CHALLENGES:
[1] From the mailing-list message on allocating small memory blocks on the stack for FFI calls, list each item under "Things that can be done:".
[2] Pick up the mailing-list message on FFI stack allocation right after its final sentence and continue it.
==== SUPPLIED PASSAGE
FFI calls: is it possible to allocate a small memory block on a stack?

Thu Apr 22 17:14:24 EDT 2010

On 22/04/10 21:25, Denys Rtveliashvili wrote:
> Thank you, Simon
>
> I have identified a number of problems and have created patches for a
> couple of them. A ticket #4004 was raised in trac and I hope that
> someone would take a look and put it into repository if the patches look
> good.
>
> Things I did:
> * Inlining for a few functions

Thanks - I already did this for alloca/malloc, I'll add the others from 
your patch.

> * changed multiplication and division in include/Cmm.h to bit shifts

This really shouldn't be required, I'll look into why the optimisation 
isn't working.

> Things that can be done:
> * optimizations in the threaded RTS. Locking is used frequently, and
> every locking on a normal mutex in "POSIX threads" costs about 20
> nanoseconds on my computer.

We go to quite a lot of trouble to avoid locking in the common cases and 
fast paths - most of our data structures are CPU-local.  Where in 
particular have you encountered locking that could be reduced?

> * moving some computations from Cmm code to Haskell. This requires
> passing an information on word size and things like that to Haskell
> code, but the benefit is that some computations can be performed
> statically as they depend primarily on the data type we allocate space for.
> * fix/improvement for Cmm compiler. There is some code in it already
> which substitutes divisions and multiplications by 2^n by bit shifts,
> but for some reason it does not work. Also, divisions can be replaced by
> multiplications with bit shifts in general case.
>
> ---
>
> Also, while looking at this thing I've got a number of questions. One of
> them is this:
>
> What is the meaning of "pinned_object_block" in rts/sm/Storage.h and why
> is it shared between TSOs? It looks like "allocatePinned" has to lock on
> SM_MUTEX every time it is called (in threaded RTS) because other threads
> can be accessing it. More than that, this block of memory is assigned to
> a nursery of one of the TSOs. Why should it be shared with the rest of
> the world then instead of being local to TSO?
========
==== DATA LINES
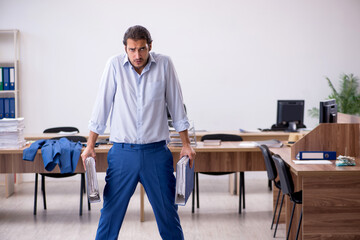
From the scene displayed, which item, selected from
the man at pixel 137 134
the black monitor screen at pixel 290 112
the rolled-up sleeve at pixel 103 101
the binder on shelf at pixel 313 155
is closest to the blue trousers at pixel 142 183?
the man at pixel 137 134

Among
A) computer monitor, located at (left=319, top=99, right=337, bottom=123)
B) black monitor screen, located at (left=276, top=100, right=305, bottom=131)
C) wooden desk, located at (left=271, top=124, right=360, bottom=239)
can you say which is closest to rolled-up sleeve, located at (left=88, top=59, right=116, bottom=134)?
wooden desk, located at (left=271, top=124, right=360, bottom=239)

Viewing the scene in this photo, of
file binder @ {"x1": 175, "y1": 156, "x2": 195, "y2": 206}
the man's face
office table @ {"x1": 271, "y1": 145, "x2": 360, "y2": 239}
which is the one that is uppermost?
the man's face

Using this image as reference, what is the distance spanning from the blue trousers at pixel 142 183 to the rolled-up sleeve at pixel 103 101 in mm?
156

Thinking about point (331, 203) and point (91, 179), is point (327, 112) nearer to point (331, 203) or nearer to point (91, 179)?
point (331, 203)

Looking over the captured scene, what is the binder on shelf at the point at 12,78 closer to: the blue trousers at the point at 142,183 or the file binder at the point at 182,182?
the blue trousers at the point at 142,183

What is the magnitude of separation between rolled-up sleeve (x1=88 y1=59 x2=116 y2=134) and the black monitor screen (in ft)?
12.6

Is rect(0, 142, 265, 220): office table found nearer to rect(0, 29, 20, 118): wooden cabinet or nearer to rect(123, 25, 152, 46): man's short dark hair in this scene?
rect(123, 25, 152, 46): man's short dark hair

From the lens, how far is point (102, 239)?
2914 millimetres

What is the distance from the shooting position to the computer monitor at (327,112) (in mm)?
4215

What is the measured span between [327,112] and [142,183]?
2.04 m

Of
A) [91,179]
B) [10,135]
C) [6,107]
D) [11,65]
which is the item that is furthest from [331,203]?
[11,65]

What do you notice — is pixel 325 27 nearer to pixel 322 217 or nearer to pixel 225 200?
pixel 225 200

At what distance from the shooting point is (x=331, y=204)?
350cm

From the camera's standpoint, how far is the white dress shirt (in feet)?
9.43
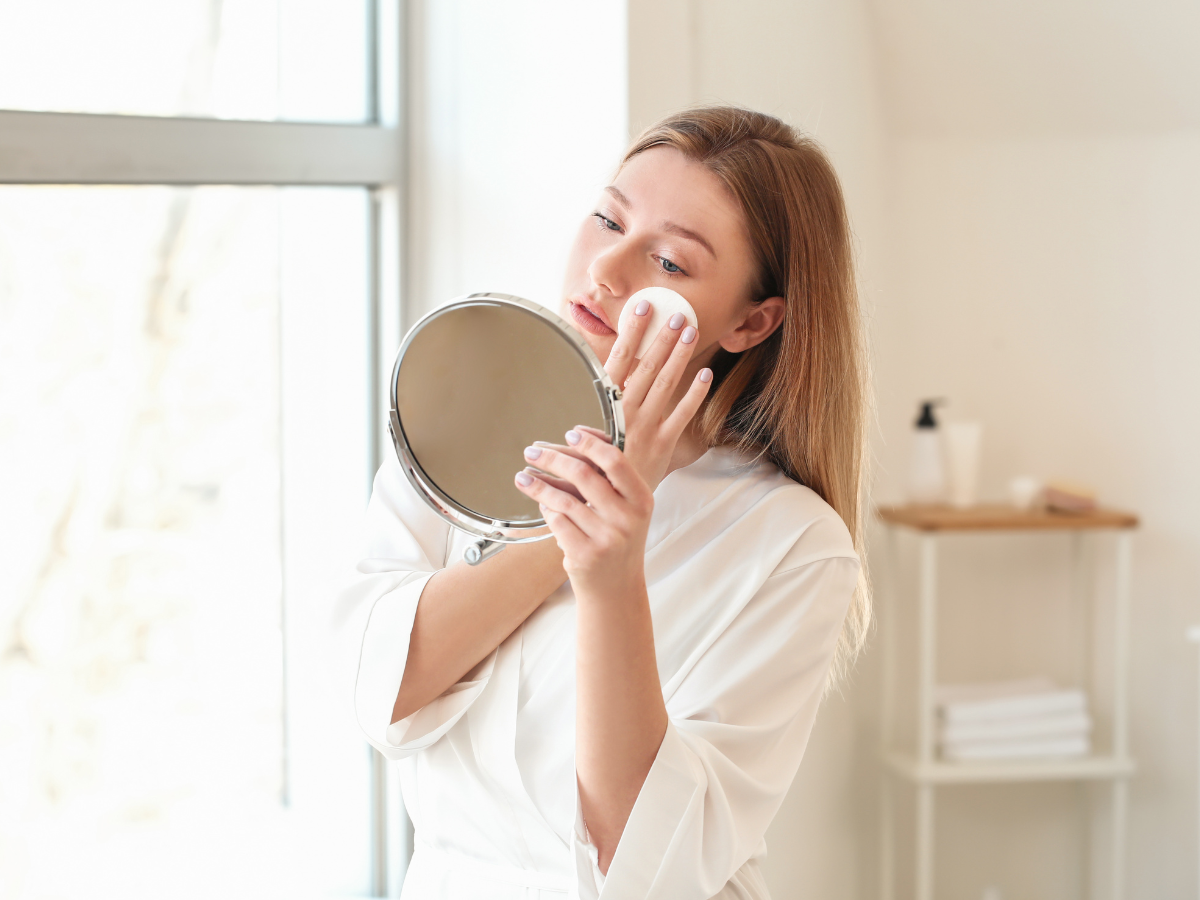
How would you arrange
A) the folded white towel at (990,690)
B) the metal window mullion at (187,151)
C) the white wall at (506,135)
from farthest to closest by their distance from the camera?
the folded white towel at (990,690), the white wall at (506,135), the metal window mullion at (187,151)

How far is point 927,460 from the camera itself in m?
2.12

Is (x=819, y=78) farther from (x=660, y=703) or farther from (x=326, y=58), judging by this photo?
(x=660, y=703)

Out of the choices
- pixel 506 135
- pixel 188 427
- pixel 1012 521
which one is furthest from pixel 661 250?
pixel 1012 521

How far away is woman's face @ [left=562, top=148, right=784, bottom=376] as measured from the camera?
0.87m

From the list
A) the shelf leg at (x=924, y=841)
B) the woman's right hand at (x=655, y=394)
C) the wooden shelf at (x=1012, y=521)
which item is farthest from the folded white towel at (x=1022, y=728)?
the woman's right hand at (x=655, y=394)

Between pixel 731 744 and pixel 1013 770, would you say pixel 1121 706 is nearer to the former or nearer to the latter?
pixel 1013 770

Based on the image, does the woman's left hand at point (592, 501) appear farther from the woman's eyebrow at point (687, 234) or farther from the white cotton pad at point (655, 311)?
the woman's eyebrow at point (687, 234)

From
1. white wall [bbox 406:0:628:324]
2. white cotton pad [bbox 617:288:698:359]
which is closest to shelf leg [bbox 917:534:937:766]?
white wall [bbox 406:0:628:324]

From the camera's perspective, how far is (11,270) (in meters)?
1.23

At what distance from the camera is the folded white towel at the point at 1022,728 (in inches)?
79.7

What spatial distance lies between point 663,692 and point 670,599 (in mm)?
89

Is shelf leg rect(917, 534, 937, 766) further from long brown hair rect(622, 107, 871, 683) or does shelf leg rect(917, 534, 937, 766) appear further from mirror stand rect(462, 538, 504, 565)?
mirror stand rect(462, 538, 504, 565)

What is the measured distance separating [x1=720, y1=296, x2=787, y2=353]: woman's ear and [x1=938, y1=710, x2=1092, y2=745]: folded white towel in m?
1.30

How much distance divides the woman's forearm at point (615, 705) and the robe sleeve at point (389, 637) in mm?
186
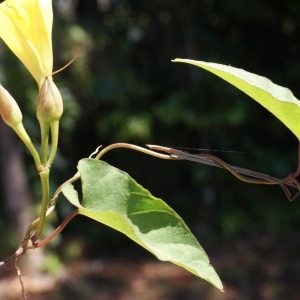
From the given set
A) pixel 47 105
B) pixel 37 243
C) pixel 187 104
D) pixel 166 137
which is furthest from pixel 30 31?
pixel 166 137

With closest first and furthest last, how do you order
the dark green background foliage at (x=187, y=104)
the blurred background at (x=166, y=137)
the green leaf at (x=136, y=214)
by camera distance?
the green leaf at (x=136, y=214), the blurred background at (x=166, y=137), the dark green background foliage at (x=187, y=104)

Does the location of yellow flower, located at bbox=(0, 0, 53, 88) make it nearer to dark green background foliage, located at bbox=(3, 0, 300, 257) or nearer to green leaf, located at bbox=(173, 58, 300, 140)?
green leaf, located at bbox=(173, 58, 300, 140)

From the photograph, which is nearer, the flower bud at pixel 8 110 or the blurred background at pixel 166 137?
the flower bud at pixel 8 110

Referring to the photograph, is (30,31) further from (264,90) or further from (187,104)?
(187,104)

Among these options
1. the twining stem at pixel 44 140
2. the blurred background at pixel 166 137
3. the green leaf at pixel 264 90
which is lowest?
the blurred background at pixel 166 137

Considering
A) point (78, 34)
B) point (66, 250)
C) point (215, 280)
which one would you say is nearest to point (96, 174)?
point (215, 280)

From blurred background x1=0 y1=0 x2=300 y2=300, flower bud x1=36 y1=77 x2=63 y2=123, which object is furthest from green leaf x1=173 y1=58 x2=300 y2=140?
blurred background x1=0 y1=0 x2=300 y2=300

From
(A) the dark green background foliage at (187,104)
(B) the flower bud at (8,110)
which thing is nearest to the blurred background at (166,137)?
(A) the dark green background foliage at (187,104)

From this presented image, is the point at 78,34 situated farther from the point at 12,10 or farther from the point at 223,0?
the point at 12,10

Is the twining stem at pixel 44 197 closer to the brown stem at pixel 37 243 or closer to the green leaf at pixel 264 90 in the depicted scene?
the brown stem at pixel 37 243
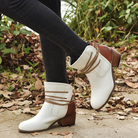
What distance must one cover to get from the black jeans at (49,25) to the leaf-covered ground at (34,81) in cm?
59

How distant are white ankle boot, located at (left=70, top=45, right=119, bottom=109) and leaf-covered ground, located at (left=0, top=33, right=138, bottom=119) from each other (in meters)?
0.33

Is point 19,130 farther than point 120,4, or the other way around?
→ point 120,4

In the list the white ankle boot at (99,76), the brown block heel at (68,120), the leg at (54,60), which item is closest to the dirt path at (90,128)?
the brown block heel at (68,120)

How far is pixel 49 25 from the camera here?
909mm

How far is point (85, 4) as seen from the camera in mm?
4082

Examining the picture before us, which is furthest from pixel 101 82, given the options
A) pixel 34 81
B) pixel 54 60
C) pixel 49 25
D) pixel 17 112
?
pixel 34 81

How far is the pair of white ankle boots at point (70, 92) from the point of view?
109cm

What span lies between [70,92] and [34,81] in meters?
1.10

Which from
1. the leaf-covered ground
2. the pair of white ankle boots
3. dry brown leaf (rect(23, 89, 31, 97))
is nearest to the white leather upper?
the pair of white ankle boots

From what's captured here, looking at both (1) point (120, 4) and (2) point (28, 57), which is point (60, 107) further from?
(1) point (120, 4)

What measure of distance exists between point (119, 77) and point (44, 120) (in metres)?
1.45

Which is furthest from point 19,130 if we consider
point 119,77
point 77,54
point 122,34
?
point 122,34

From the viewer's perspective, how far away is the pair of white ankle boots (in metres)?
1.09

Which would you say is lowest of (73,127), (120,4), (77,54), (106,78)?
(73,127)
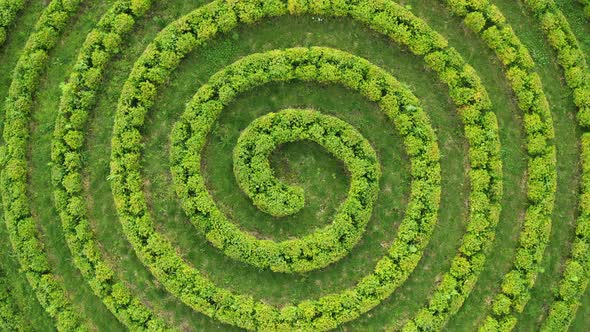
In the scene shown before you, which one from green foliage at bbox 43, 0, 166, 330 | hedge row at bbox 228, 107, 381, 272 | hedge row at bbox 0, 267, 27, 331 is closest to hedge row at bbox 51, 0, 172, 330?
green foliage at bbox 43, 0, 166, 330

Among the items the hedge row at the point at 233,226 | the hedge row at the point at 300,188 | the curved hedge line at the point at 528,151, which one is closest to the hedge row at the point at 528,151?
the curved hedge line at the point at 528,151

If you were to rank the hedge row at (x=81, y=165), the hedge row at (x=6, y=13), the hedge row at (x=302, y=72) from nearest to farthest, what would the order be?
the hedge row at (x=302, y=72) < the hedge row at (x=81, y=165) < the hedge row at (x=6, y=13)

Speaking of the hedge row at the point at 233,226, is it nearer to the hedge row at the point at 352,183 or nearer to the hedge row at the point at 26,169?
the hedge row at the point at 352,183

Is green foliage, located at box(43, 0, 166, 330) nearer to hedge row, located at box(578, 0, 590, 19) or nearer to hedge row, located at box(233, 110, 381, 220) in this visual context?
hedge row, located at box(233, 110, 381, 220)

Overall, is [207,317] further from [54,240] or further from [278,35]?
[278,35]

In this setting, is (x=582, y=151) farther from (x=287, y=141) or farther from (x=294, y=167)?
(x=287, y=141)

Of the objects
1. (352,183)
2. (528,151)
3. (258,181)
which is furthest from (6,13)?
(528,151)
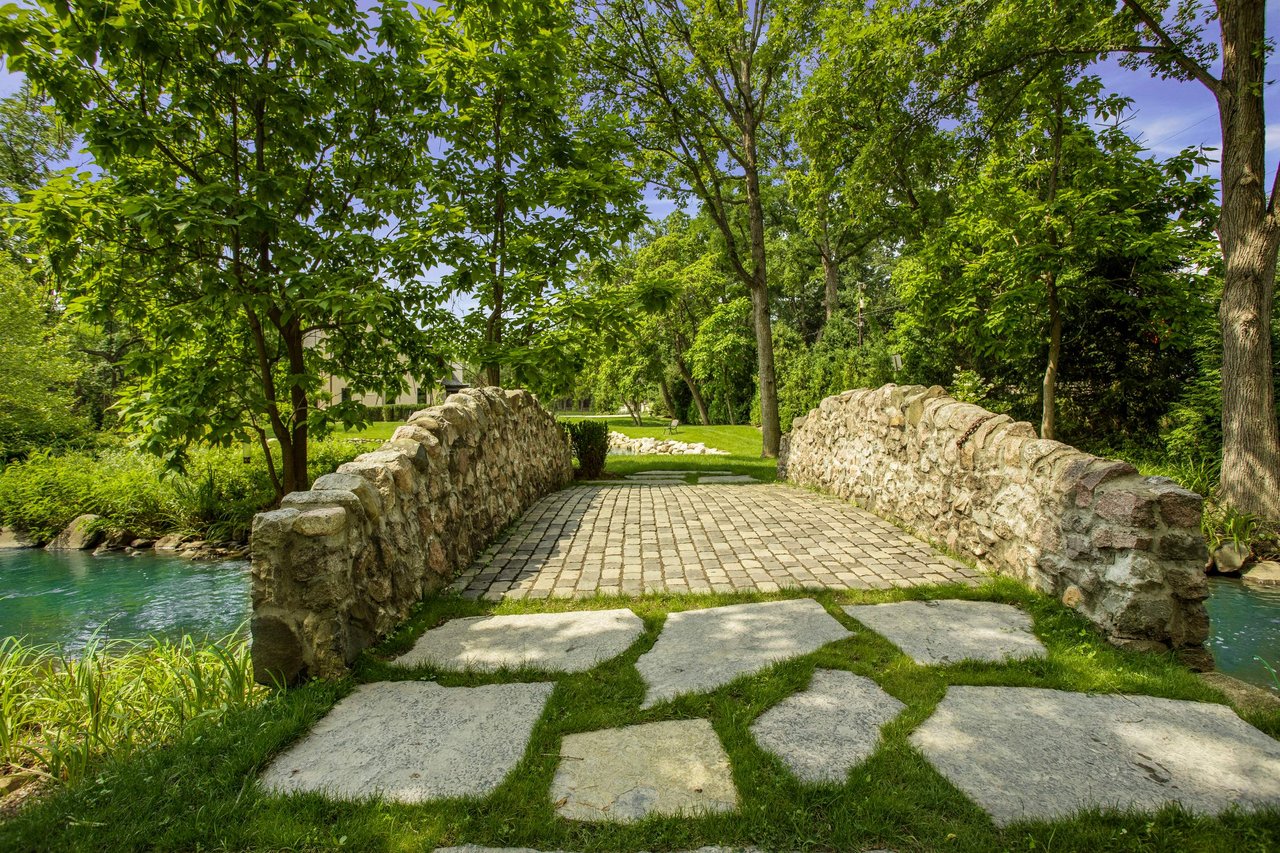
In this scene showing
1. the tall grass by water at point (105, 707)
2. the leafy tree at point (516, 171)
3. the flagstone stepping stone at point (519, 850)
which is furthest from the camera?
the leafy tree at point (516, 171)

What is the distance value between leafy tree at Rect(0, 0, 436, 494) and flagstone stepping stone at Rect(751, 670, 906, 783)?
4.03 metres

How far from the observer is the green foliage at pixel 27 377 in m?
9.95

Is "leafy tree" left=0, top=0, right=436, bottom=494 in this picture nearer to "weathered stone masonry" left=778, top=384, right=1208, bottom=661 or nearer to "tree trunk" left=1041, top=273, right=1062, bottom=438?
"weathered stone masonry" left=778, top=384, right=1208, bottom=661

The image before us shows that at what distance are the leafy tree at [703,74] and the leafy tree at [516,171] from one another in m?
3.97

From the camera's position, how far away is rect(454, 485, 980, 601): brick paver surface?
362cm

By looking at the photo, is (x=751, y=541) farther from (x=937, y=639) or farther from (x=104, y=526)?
(x=104, y=526)

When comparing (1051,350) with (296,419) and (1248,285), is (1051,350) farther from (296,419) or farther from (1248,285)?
(296,419)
========
THE REPLIES:
[1]
- Optimizations in the threaded RTS, since locking is used frequently and each lock on a normal POSIX threads mutex costs about 20 nanoseconds on the writer's computer.
- Moving some computations from Cmm code to Haskell, which requires passing information such as word size to Haskell code but lets some computations be performed statically.
- A fix or improvement for the Cmm compiler, whose existing code for replacing divisions and multiplications by 2^n with bit shifts does not work, and which could also replace divisions with multiplications and bit shifts in the general case.

[2]
The pinned_object_block is CPU-local, usually no locking is required. 
Only when the block is full do we have to get a new block from the block 
allocator, and that requires a lock, but it's a rare case.

Cheers,
	Simon

> On the side note, is London HUG still active? The website seems to be
> down...
>
>
> With kind regards,
> Denys Rtveliashvili
>
>> Adding an INLINE pragma is the right thing for alloca and similar functions.
>>
>> alloca is a small overloaded wrapper around allocaBytesAligned, and
>> without the INLINE pragma the body of allocaBytesAligned gets inlined
>> into alloca itself, making it too big to be inlined at the call site
>> (you can work around it with e.g. -funfolding-use-threshold=100).  This
>> is really a case of manual worker/wrapper: we want to tell GHC that
>> alloca is a wrapper, and the way to do that is with INLINE.  Ideally GHC
>> would manage this itself - there's a lot of scope for doing some general
>> code splitting, I don't think anyone has explored that yet.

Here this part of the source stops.